Genesis 4:3–5 — So it came about in the course of time that Cain brought an offering to the LORD of the fruit of the ground. 4 Abel, on his part also brought of the firstlings of his flock and of their fat portions. And the LORD had regard for Abel and for his offering; 5 but for Cain and for his offering He had no regard. So Cain became very angry and his countenance fell.
In our previous reflection, we made the argument that the command to keep the sabbath holy existed from the time that God gave us the example of resting on the seventh day of the creation week. We determined this by considering the way in which the 4th Commandment is worded in Exodus 20:9-11.
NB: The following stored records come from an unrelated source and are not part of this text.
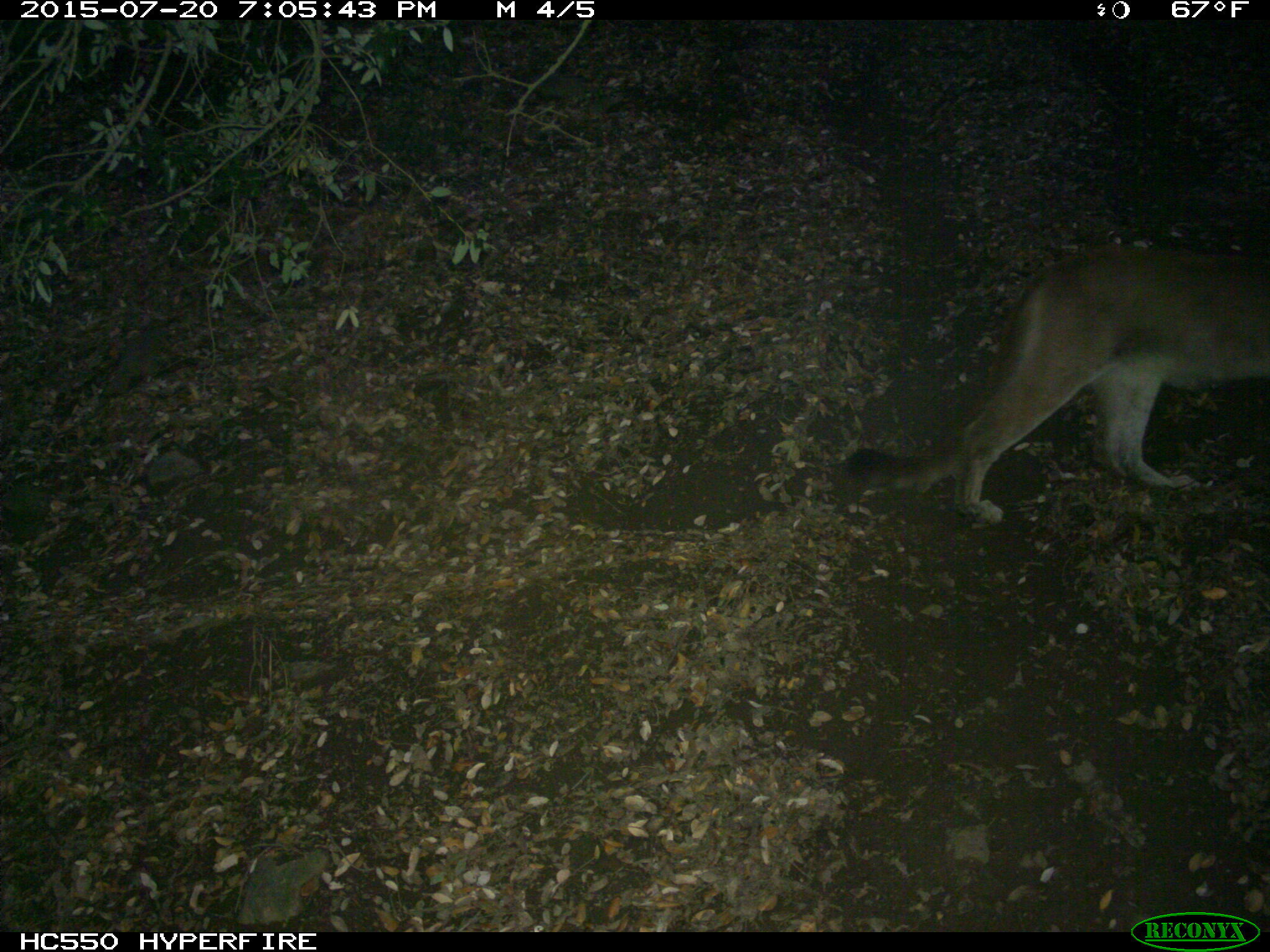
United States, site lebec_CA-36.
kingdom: Animalia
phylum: Chordata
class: Mammalia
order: Carnivora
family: Felidae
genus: Puma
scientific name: Puma concolor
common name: mountain lion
In this meditation and the next one, we want to see that the Scriptures support this contention in at least two accounts of events that took place before the Law was give on Mount Sinai.
Note in the passage above that Cain and Abel brought offerings to God "in the course of time." The literal reading in the marginal notes of the New American Standard Bible for this phrase reads, "at the end of days." A.W. Pink, in his book, "Gleanings in Genesis," makes the following point here:
The marginal reading of Genesis 4:3 gives, "And at the end of days it came to pass, that Cain brought of the fruit of the ground an offering unto the Lord." May not this signify, at the end of the week? In other words, does not this expression appear to point to the Sabbath day as the time when God was to be formally worshipped?
Matthew Henry agrees that this is an acceptable understanding of this passage:
In process of time, when they had made some improvement in their respective callings (Heb. At the end of days, either at the end of the year, when they kept their feast of in-gathering or perhaps an annual fast in remembrance of the fall, or at the end of the days of the week, the seventh day, which was the sabbath)
So although this would not count as conclusive proof (which our next example certainly does) it is clear that Adam and his family knew that God was to be worshiped, and it is clear from God's reaction to their offerings that acceptable worship involved blood sacrifice rather than grain offerings - something which they must have known from God. The words for the occasion when this took place, "at the end of days" are indicative of an appointed time for worship that took place after a certain number of days had passed, and this description does fit the idea of worshiping at the end of each week, on the seventh day. This view is strengthened by the fact that no other time frame for worship is mentioned in these early chapters of Genesis
What we are doing is to build the case for sabbath worship as a creation ordinance of God - something that is confirmed in the 10 Commandment but was not instituted in them. Most if not all of the Commandments were not new on Sinai but were simply codified in covenantal form there. We fully understand we must also show that the sabbath has moved to the first day of the week under the New Covenant. However, the creation ordinance argument needs to be made first to counter those who seem to believe that if the 4th Commandment dropped out of the moral law, so does any requirement to worship God one day in every seven. The fact is that even if that could happen (and it couldn't) the requirement would abide by means of creation ordinance.